Monday, June 28, 2010
This Week in American History- The Battle of Gettysburg
The Battle of Gettysburg, fought in and around the town of Gettysburg, Pennsylvania, is considered the Civil War's turning point. This battle claimed the largest number of casualties of the war. The battle began on July 1, 1863. The Confederates heavily attacked the hastily put-together Union lines. The Union lines crumbled and retreated through the streets of Gettysburg. On the second day, the majority of both armies had gathered. The Union troops were arranged in a defensive formation shaped like a fishhook.

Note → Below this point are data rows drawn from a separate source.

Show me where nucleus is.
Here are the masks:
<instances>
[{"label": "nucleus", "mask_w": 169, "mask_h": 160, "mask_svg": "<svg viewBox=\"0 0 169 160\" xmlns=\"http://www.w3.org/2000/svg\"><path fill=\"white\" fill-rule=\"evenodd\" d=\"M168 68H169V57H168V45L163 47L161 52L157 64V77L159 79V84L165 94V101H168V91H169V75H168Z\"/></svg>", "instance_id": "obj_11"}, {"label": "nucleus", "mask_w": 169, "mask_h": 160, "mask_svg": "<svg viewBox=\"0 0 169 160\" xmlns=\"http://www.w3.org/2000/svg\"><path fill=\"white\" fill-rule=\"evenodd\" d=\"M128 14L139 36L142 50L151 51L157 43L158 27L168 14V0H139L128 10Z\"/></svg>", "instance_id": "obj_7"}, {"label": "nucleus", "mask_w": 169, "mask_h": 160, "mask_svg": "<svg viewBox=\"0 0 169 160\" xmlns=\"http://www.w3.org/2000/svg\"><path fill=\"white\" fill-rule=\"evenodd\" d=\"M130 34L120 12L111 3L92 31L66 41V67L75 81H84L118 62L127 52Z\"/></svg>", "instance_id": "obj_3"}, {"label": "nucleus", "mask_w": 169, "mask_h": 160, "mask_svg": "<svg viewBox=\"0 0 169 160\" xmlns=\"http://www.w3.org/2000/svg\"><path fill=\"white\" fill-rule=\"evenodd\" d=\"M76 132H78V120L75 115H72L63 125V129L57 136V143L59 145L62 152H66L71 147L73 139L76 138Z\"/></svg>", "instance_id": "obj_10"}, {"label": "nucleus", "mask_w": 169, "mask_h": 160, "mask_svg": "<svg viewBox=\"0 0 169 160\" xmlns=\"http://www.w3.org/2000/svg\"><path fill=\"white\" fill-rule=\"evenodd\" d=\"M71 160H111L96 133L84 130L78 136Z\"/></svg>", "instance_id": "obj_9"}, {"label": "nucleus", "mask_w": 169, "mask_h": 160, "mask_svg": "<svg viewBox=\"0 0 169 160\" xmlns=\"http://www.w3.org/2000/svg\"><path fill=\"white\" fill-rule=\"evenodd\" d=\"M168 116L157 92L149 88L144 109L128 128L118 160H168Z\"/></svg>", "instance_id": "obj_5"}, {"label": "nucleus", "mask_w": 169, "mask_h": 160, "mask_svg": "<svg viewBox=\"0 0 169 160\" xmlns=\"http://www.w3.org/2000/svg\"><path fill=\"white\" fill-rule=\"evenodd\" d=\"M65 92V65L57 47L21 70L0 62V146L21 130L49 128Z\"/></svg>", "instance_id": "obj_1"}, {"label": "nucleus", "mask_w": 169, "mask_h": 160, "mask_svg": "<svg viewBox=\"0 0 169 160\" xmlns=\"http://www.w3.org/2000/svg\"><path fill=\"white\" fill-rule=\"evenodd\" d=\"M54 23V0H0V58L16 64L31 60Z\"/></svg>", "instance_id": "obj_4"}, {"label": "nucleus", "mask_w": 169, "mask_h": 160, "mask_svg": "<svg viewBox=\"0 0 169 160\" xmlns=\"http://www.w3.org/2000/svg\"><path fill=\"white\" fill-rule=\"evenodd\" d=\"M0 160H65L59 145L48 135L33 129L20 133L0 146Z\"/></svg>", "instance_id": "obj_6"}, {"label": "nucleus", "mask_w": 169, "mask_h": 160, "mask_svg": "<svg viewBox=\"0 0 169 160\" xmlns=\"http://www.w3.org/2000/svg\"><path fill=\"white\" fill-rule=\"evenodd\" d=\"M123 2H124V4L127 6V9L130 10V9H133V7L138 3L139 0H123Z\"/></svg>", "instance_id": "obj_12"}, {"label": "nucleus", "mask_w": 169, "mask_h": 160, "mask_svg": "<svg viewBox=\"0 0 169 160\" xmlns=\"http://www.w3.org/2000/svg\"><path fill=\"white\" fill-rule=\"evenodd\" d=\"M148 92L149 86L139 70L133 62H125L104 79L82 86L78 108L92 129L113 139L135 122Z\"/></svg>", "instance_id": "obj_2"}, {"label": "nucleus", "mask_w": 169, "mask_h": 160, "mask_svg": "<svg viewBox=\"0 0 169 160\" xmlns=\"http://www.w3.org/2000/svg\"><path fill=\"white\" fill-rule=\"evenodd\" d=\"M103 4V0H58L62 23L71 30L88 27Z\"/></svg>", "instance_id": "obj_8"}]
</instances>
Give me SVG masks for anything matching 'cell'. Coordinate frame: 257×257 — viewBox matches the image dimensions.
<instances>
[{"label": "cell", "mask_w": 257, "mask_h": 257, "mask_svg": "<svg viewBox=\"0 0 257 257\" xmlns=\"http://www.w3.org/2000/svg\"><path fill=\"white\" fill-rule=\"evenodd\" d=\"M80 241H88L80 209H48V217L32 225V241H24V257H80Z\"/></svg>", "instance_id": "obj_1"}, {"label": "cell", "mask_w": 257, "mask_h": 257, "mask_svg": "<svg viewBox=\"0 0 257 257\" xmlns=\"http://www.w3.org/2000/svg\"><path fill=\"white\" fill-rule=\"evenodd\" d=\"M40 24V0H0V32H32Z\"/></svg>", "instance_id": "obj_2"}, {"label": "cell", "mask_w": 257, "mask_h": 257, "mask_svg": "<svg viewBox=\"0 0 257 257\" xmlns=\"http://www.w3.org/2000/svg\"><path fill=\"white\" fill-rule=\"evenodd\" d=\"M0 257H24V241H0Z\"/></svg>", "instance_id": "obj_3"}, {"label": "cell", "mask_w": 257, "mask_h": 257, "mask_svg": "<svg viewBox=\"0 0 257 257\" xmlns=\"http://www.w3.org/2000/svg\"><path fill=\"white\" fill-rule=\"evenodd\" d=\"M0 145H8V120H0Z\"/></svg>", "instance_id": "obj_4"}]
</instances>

Robert E. Lee, the Confederate general, instigated heavy attacks on the Union's left flank and intense fighting ensued at Little Round Top, the Wheatfield, Devil's Den, and the Peach Orchard. On the Union's right flank there were attacks on Culp's Hill and Cemetery Hill. All across the battleground the Union defenders held their lines, regardless of considerable losses. On July 3rd, the third day of battle, fighting continued on Culp's Hill and cavalry battles commenced to the east and south. The pinnacle of the battle, however, was a charge by 12,500 Confederates against the midpoint of the Union line on Cemetery Ridge. This assault is now known as Pickett's Charge. The charge was fended off by Union artillery and rifle fire, resulting in great losses on the Confederate side. General Lee directed his troops to retreat back to Virginia. All together, approximately 50,000 American lives were lost during the three-day battle. That November, President Lincoln delivered an empowering speech- the Gettysburg Address, honoring the fallen, at the dedication ceremony for the Gettysburg National Cemetery.